イレニサ 2025年春夏コレクション -〈間〉を彫刻する
イレニサ(IRENISA)の2025年春夏コレクションが、2024年7月11日(木)、東京・原宿にて発表された。
衣服と身体の〈間〉の造形化
1枚のカンヴァスがある。その画面の上にしかるべく絵具を重ねてゆけば、そこには風景なり人物なり、2次元的・視覚的なイメージが生まれる。ひとまず、それが絵画であるといえる。しかし絵画もまたカンヴァスという物質にあらわされる以上、3次元的なオブジェでもありうる。それを極度に洗練された身振りで示したのが、20世紀イタリアの芸術家ルーチョ・フォンタナであった。彼はカンヴァスに、鋭い裂け目を入れる。するとカンヴァスの平面性は途端に崩れ、空間の中に存在するオブジェとしての立体性を露わにするのである。

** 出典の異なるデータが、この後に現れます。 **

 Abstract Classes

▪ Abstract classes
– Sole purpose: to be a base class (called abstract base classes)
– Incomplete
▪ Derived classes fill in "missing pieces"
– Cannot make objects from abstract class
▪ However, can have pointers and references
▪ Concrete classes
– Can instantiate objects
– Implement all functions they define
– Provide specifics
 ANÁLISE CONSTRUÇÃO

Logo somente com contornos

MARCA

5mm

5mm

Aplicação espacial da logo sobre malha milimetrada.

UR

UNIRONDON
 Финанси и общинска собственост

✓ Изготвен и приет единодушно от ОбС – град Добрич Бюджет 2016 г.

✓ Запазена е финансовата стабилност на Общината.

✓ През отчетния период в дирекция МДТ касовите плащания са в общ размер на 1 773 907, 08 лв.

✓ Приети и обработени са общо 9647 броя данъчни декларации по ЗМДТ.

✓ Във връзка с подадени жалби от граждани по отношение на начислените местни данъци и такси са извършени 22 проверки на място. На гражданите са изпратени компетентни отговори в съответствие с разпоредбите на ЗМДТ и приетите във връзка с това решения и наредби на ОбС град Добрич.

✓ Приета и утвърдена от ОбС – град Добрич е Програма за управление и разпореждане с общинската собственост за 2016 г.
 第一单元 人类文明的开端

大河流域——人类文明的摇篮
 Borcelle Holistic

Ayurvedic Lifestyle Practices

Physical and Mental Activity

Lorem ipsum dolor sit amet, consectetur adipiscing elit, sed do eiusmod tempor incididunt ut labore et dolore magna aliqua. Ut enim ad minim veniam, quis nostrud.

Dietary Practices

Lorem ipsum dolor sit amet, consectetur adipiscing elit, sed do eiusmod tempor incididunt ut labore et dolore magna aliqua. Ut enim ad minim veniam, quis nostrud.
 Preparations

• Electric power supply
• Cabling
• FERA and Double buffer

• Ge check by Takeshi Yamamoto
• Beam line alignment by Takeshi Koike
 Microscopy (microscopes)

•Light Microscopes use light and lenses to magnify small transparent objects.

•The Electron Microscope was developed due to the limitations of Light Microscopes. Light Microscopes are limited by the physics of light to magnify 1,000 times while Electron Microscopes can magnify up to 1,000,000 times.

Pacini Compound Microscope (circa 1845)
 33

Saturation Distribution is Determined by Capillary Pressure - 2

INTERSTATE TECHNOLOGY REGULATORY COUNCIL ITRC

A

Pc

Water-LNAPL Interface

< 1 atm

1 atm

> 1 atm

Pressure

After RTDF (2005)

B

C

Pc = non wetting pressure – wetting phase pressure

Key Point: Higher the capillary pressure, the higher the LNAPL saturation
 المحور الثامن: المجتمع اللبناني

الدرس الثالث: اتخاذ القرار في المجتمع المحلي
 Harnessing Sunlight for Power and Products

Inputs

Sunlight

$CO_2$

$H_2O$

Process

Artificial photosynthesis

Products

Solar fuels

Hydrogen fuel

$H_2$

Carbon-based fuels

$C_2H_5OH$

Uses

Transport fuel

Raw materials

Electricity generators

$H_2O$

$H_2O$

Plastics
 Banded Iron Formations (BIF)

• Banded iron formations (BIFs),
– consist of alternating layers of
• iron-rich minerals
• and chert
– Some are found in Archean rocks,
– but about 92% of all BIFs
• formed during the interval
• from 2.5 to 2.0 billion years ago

今季のイレニサが着想源としたのが、フォンタナであった。そのテーマは「Variable Void (可変する空間)」。「void」とは、何もない空白の謂いである。これを〈間(ま)〉と言い換えてもいいかもしれない。衣服と身体のあいだに立ち現れる、何もない空間、〈間〉。空白である以上決まった形を持たないこの〈間〉に造形を与えることが、イレニサにとっての衣服にほかならないだろう。